(Dataset entries)
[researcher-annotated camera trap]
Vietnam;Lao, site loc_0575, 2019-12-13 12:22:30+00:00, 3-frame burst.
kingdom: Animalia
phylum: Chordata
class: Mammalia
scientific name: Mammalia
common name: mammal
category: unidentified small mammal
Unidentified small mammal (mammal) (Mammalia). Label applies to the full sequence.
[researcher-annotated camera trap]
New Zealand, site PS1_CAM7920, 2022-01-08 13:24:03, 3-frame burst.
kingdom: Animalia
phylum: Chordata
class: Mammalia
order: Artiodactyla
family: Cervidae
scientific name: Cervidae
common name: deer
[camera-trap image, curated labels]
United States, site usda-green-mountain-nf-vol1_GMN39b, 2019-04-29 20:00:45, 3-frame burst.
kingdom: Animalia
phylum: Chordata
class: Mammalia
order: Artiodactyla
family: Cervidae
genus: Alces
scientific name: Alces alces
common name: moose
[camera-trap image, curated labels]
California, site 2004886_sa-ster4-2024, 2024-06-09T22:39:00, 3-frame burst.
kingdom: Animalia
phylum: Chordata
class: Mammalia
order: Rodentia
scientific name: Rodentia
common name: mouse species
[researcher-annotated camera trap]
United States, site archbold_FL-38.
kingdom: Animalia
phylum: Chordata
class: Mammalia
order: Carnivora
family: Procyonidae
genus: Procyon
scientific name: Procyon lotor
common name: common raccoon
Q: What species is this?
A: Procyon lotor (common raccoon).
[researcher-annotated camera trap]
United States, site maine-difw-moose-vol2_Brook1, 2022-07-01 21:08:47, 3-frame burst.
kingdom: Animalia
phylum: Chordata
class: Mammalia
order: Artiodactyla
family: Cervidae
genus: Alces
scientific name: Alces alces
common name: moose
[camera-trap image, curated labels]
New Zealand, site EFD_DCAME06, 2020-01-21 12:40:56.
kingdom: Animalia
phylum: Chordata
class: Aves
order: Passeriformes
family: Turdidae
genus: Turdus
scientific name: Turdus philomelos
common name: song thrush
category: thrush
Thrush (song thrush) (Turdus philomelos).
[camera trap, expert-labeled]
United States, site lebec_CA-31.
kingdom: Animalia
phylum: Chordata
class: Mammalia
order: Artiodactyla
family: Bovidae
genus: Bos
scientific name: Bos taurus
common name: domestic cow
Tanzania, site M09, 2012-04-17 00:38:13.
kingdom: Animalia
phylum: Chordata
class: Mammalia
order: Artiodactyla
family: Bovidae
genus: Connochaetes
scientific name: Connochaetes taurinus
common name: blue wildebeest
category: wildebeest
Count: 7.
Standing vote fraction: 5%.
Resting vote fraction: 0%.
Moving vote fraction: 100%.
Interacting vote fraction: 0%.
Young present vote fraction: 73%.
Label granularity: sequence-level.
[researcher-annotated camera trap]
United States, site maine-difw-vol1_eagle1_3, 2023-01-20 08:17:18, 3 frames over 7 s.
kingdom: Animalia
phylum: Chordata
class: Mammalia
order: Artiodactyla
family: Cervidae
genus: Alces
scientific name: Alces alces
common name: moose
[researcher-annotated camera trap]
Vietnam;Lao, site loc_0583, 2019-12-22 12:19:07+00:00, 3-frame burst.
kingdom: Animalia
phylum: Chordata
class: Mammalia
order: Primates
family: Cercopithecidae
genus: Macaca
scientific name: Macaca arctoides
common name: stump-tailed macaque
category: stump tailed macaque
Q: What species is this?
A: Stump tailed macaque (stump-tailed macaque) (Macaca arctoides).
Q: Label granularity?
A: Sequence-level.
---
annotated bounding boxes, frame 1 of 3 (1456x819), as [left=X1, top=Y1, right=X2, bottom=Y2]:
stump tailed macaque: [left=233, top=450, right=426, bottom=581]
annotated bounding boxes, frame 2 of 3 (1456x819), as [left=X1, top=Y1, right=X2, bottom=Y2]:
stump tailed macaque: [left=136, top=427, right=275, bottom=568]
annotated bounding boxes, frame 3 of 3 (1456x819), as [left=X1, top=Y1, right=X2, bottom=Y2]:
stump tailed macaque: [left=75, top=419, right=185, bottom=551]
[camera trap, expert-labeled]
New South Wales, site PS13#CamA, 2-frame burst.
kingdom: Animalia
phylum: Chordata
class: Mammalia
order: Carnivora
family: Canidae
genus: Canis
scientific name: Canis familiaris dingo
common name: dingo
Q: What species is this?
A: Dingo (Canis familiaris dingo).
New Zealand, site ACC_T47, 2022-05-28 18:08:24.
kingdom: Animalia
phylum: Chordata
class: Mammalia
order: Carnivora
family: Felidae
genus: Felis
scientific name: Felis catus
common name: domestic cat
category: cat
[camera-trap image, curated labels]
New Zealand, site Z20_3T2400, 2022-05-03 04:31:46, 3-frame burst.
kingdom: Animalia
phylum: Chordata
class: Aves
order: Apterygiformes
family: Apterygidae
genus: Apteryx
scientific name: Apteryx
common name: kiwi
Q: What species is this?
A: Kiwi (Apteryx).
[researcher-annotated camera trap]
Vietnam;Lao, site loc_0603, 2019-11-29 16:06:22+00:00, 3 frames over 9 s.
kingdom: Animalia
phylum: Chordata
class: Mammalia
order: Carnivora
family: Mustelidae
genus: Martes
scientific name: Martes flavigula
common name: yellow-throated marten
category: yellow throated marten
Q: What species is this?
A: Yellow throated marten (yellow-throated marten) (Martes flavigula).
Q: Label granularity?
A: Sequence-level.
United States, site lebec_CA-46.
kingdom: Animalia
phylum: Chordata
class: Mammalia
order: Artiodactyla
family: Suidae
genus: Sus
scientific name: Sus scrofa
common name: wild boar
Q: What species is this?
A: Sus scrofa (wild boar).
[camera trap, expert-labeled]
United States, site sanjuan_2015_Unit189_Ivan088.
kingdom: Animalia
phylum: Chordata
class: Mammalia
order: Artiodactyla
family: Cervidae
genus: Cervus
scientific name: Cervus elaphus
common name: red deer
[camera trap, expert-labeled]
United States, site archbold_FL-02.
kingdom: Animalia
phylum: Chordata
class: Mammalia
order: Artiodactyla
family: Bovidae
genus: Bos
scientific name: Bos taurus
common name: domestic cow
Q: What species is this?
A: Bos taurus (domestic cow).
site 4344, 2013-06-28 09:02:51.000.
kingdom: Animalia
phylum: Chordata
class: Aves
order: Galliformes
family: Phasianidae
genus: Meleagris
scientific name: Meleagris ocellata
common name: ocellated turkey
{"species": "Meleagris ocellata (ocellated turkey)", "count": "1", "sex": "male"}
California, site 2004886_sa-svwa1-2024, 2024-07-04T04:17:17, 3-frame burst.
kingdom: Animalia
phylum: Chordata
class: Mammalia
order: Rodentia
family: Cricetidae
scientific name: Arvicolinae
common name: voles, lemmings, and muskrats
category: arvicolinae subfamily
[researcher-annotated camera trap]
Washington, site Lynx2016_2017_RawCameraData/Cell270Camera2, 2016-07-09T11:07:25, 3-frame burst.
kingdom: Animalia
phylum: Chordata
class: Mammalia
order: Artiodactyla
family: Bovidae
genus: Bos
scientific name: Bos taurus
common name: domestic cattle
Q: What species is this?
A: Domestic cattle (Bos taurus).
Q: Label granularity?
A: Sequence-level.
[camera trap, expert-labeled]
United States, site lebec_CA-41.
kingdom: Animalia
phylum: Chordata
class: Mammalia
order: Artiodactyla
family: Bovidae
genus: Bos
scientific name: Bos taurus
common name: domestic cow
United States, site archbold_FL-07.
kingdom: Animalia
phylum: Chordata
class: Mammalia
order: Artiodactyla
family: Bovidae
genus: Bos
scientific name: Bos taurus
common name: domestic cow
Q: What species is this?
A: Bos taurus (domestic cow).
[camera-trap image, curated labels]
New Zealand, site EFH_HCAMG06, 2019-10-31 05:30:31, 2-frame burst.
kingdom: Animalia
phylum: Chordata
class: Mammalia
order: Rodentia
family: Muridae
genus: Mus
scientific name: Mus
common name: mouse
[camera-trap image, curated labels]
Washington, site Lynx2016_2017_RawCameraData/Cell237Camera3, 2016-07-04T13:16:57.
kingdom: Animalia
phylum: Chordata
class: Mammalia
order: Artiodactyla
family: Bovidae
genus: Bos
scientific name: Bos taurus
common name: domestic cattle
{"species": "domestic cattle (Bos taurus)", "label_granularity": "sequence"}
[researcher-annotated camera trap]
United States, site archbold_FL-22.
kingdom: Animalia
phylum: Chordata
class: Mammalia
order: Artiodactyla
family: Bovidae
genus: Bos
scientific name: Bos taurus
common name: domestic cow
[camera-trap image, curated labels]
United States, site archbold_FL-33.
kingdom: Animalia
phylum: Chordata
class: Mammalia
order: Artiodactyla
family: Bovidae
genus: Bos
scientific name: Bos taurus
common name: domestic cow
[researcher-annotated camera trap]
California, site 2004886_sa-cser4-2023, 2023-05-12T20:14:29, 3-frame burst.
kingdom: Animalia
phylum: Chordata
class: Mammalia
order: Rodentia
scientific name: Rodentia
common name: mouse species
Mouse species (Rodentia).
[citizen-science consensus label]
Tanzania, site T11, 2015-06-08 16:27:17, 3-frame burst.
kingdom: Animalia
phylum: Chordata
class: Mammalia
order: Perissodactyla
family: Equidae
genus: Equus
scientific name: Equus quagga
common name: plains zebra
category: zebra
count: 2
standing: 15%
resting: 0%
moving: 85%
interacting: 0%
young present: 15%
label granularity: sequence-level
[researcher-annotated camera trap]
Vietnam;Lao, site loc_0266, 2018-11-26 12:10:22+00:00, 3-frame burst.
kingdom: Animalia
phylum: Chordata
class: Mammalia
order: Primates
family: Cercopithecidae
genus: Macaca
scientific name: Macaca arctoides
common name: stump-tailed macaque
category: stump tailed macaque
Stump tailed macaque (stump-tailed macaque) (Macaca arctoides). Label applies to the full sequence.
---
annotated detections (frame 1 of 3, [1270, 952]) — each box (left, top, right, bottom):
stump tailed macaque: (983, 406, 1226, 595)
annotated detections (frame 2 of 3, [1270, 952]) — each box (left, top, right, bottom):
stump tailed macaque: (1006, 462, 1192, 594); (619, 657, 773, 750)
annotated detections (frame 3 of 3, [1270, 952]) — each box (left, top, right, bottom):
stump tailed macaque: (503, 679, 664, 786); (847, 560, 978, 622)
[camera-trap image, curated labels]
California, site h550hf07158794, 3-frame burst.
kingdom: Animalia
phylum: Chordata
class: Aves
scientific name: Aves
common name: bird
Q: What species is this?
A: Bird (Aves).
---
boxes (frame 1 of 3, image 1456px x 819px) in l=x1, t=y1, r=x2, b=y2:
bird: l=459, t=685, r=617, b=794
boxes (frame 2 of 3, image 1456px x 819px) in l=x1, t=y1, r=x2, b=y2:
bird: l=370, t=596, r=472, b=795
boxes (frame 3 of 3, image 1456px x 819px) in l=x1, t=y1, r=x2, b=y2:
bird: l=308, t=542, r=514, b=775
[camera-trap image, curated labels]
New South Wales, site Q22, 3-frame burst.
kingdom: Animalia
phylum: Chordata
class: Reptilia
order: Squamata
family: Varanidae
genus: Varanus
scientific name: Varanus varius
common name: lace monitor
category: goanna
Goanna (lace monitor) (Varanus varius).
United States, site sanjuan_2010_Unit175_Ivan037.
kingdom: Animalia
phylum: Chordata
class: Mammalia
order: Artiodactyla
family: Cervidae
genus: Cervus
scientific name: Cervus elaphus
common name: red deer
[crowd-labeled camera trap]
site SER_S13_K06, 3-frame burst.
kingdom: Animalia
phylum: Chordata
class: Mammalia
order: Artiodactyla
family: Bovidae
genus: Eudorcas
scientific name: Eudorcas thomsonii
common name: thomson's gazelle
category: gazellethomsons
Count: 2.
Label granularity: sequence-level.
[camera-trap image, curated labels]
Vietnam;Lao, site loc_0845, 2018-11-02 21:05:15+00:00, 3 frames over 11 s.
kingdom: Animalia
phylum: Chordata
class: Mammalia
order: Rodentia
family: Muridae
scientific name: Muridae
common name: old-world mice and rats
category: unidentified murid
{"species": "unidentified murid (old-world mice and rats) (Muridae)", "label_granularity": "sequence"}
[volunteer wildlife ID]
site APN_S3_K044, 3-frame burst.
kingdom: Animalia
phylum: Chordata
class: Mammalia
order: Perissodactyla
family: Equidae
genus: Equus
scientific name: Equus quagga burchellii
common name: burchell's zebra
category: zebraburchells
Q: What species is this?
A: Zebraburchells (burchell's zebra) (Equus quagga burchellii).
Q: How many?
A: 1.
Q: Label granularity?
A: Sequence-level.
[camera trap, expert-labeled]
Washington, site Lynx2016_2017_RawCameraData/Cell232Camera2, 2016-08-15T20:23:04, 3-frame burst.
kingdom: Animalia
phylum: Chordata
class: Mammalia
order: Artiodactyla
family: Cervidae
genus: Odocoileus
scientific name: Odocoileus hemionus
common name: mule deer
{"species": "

• _INSTRUCTIONS FOR THE TASK_:
Exactly how many lines of the data above hold the word "mice"? The number is the whole answer.

• _WRITTEN ANSWER_:
2